Another preclinical study has generated a promising new Alzheimer's treatment--a synthetic compound developed at the University of Minnesota.
The drug, dubbed psi-GSH, helped prevent Alzheimer's-related neurodegeneration in mice. Researchers with the university's Center for Drug Design gave it over 11 weeks to mice predisposed to develop Alzheimer's, and they documented measurable improvements in memory and cognition. What's more, the treated mice lacked any significant brain plaque, and the drug appeared to reduce the buildup of excessive amounts of amyloid beta protein considered a hallmark of the disease.
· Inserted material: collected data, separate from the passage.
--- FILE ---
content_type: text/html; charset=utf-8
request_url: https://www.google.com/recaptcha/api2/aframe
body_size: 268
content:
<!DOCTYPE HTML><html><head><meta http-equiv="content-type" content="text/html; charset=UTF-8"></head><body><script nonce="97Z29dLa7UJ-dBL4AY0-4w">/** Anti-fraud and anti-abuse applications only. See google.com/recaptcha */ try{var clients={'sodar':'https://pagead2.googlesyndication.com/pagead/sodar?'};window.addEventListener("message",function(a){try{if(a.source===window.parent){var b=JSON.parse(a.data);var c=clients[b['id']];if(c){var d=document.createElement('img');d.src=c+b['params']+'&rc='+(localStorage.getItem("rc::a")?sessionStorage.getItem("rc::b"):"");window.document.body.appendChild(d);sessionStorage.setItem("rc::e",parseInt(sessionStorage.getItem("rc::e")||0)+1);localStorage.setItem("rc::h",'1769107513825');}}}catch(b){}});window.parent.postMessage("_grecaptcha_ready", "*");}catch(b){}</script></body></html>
By contrast, untreated mice experienced significant cognitive declines, and they faced significant plaque buildup in their brains. How did the drug work? According to the researchers, it appeared to help boost the brain's glyoxalase system so it could halt a process that turns normal brain amyloid protein into the distorted variety that leads to Alzheimer's. Previous research determined that Alzheimer's impairs the brain's ability to wield the glyoxalase system, the scientists explain.
The hope here, is that the results give drug developers a new target for which to develop new anti-Alzheimer's drugs. And while other Alzheimer's drugs have failed as they advanced to human trials, the University of Minnesota team said their drug has merit because it hits a root cause of the disease at a very early stage, enabling the brain itself to fight back.
Lead researcher Robert Vince is careful to note that the finding is far from certain in presenting a definite course of action against Alzheimer's. He notes in a statement that the finding is encouraging, but that the results must be repeated in human studies before any final conclusions can be made. Human trials are a long way off, but the research is likely to continue. Details of the findings, meanwhile, are published in the American Chemical Society journal ACS Chemical Neuroscience.